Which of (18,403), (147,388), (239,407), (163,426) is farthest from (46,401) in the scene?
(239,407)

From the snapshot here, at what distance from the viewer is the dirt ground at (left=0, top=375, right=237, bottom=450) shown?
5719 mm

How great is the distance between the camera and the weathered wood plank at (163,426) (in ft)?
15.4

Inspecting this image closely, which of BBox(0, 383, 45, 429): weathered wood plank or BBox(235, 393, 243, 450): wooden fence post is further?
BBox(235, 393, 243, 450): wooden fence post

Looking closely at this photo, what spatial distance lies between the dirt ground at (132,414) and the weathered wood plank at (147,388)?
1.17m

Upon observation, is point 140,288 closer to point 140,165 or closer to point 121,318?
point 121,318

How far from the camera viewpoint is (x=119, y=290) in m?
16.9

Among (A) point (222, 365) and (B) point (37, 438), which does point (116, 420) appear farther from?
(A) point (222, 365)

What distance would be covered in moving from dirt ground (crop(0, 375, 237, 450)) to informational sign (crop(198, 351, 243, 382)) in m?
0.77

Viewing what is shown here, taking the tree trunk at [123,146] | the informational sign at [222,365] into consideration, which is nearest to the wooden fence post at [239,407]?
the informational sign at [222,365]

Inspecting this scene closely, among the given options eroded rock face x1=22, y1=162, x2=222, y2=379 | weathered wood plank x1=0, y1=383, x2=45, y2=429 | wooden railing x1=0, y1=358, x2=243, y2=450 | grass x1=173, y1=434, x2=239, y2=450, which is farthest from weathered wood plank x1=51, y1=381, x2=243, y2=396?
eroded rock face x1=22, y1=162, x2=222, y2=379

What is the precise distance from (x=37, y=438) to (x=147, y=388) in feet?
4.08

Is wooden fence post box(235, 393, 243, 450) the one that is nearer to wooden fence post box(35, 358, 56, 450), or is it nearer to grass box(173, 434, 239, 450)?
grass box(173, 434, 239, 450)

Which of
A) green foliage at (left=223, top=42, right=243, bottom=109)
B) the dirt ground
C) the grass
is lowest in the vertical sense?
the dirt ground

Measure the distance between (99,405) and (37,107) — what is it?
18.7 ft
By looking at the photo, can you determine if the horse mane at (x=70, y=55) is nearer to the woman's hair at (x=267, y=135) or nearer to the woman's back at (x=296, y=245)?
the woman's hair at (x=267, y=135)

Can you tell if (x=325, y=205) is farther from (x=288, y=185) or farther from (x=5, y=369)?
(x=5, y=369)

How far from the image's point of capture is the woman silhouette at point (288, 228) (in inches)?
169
------------
**Stated task:** Update the records above by replacing each occurrence of "weathered wood plank" with "old wooden board" and changing nothing else.

**Response to the exercise:**
Which of (18,403), (147,388), (239,407), (163,426) is farthest from (46,401) in the scene?
(239,407)

From the snapshot here, at what distance from the viewer is the dirt ground at (left=0, top=375, right=237, bottom=450) shown?
5719 mm

How great is the distance between the camera and the old wooden board at (163,426) (in ft)?
15.4

Inspecting this image closely, which of BBox(0, 383, 45, 429): old wooden board or BBox(235, 393, 243, 450): wooden fence post is further?
BBox(235, 393, 243, 450): wooden fence post

Looking closely at this photo, what spatial distance lies between the dirt ground at (132,414) and the old wooden board at (147,388)?
1.17m

Upon observation, is point 140,288 closer to point 140,165 or closer to point 121,318?
point 121,318

How far from the camera viewpoint is (x=119, y=290) in m?
16.9

Among (A) point (222, 365) and (B) point (37, 438), which does point (116, 420) appear farther from?
(A) point (222, 365)

What distance would be covered in moving from dirt ground (crop(0, 375, 237, 450)) to informational sign (crop(198, 351, 243, 382)) in m?
0.77

Viewing what is shown here, taking the tree trunk at [123,146] | the informational sign at [222,365] into consideration, which is nearest to the wooden fence post at [239,407]?
the informational sign at [222,365]

Inspecting this scene closely, among the given options eroded rock face x1=22, y1=162, x2=222, y2=379 | old wooden board x1=0, y1=383, x2=45, y2=429 | wooden railing x1=0, y1=358, x2=243, y2=450 | grass x1=173, y1=434, x2=239, y2=450, which is farthest from old wooden board x1=51, y1=381, x2=243, y2=396?
eroded rock face x1=22, y1=162, x2=222, y2=379

What is the precise distance from (x=37, y=438) to (x=147, y=388) in feet?
4.08

Is wooden fence post box(235, 393, 243, 450) the one that is nearer to wooden fence post box(35, 358, 56, 450), or is it nearer to grass box(173, 434, 239, 450)?
grass box(173, 434, 239, 450)

Which of
A) green foliage at (left=223, top=42, right=243, bottom=109)
B) the dirt ground
C) the grass
is lowest in the vertical sense?
the dirt ground

Measure the distance between (99,405) and (37,107) — what is it?
18.7 ft
By looking at the photo, can you determine if the horse mane at (x=70, y=55) is nearer to the woman's hair at (x=267, y=135) or nearer to the woman's back at (x=296, y=245)?
the woman's hair at (x=267, y=135)

Can you tell if (x=325, y=205) is farther from (x=288, y=185) or farther from (x=5, y=369)?
(x=5, y=369)

How far from the image's point of capture is the woman silhouette at point (288, 228) (in inches)?
169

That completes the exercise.